Herzlich willkommen zu Tag 25 meines Arbeitslosenupdates.
Es ist verrückt, das laut auszusprechen: Fast vier Wochen sind rum. Und wisst ihr, was die Frage ist, die mir (und vielleicht auch euch) ständig im Kopf rumgeistert? „Jessi, warum bist du eigentlich noch arbeitslos? Liegt es an dir? Bist du faul?“
Die Antwort ist so simpel wie frustrierend: Nein, es liegt am System. In dieser Folge nehme ich euch mit in den absurden Marathon moderner Bewerbungsprozesse. Wir reden nicht mehr über ein kurzes Kennenlernen. Wir reden über sechs, sieben oder acht Runden. Von HR-Calls über Case Studies bis hin zum „Kennenlernen vor dem Kennenlernen“. Ich erkläre euch, warum ich nicht schneller sein kann als die Terminkalender der Unternehmen und warum Arbeitslosigkeit im Jahr 2026 oft einfach nur bedeutet, in der Warteschleife anderer Menschen festzustecken.
Besonders der letzte Freitag war ein Weckruf: Acht Gespräche an einem Tag. Achtmal die eigene Story erzählen, achtmal volle Konzentration, achtmal „sich verkaufen“.
Ich war danach mental am Ende und musste mir schmerzhaft eingestehen: Bewerbungsgespräche sind kein normaler Job-Alltag.

▶ Arbeitsanweisungen:
a) Nenne alles, was im Text über die Jobsuche direkt auf das Wort „achtmal“ folgt.
b) Schreib aus dem Text über die Jobsuche den Teil von „Herzlich willkommen zu“ bis einschließlich „anderer Menschen festzustecken.“ ab.
c) Greif den Text über die Jobsuche auf und schreib ihn nach seinem letzten Satz weiter.

▶ Gespeicherte Einträge:
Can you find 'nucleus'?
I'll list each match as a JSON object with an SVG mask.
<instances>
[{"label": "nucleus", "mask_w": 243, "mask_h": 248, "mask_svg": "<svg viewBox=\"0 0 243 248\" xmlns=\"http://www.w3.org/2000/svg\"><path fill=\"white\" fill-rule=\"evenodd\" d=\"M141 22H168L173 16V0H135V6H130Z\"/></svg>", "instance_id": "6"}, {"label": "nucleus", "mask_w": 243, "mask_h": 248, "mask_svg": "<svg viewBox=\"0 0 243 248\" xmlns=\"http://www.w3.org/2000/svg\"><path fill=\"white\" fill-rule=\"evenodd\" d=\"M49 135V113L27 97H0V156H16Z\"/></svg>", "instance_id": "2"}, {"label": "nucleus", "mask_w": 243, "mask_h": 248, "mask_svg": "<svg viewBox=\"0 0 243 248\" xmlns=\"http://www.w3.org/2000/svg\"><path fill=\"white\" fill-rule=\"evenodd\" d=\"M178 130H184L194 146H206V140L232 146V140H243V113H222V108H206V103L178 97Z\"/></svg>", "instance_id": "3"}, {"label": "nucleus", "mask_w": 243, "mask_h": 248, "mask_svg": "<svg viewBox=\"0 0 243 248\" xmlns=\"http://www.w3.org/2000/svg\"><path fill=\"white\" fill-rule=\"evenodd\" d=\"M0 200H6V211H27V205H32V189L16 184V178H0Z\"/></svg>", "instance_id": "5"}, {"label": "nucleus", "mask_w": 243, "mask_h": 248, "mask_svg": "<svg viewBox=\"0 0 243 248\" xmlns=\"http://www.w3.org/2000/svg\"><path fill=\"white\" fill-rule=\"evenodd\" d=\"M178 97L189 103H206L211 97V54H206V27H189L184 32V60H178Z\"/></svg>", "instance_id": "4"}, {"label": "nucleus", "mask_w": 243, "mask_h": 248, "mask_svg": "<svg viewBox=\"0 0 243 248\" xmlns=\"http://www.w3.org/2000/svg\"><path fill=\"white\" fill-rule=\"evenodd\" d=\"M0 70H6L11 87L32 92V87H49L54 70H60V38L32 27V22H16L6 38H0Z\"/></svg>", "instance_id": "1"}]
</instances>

▶ Lösungen je Aufgabe:
a) die eigene Story erzählen; volle Konzentration; „sich verkaufen“

b)
Herzlich willkommen zu Tag 25 meines Arbeitslosenupdates.
Es ist verrückt, das laut auszusprechen: Fast vier Wochen sind rum. Und wisst ihr, was die Frage ist, die mir (und vielleicht auch euch) ständig im Kopf rumgeistert? „Jessi, warum bist du eigentlich noch arbeitslos? Liegt es an dir? Bist du faul?“
Die Antwort ist so simpel wie frustrierend: Nein, es liegt am System. In dieser Folge nehme ich euch mit in den absurden Marathon moderner Bewerbungsprozesse. Wir reden nicht mehr über ein kurzes Kennenlernen. Wir reden über sechs, sieben oder acht Runden. Von HR-Calls über Case Studies bis hin zum „Kennenlernen vor dem Kennenlernen“. Ich erkläre euch, warum ich nicht schneller sein kann als die Terminkalender der Unternehmen und warum Arbeitslosigkeit im Jahr 2026 oft einfach nur bedeutet, in der Warteschleife anderer Menschen festzustecken.

c)
Deshalb geht es diese Woche ums Priorisieren. Ich erzähle euch, warum ich einen Prozess bei einer absoluten „Love Brand“ gecuttet habe, obwohl die Marke toll war.
Gleichzeitig nutze ich die „gewonnene“ Zeit für Dinge, die im Job immer hinten runtergefallen sind. Ob Kieferschiene gegen den Stressschmerz, Hautkrebsvorsorge oder der Check U35 – ich mache gerade den großen Gesundheits-Roundcheck.
Warum das am Ende wichtiger ist als jede Luxushandtasche und was ein Buch über das Sterbebett mit meiner aktuellen Jobsuche zu tun hat, erfahrt ihr in dieser sehr persönlichen Folge.
Ich lerne gerade jeden Tag dazu, probiere mich aus und trete weit aus meiner Komfortzone. Danke, dass ihr mich auf dieser Reise begleitet.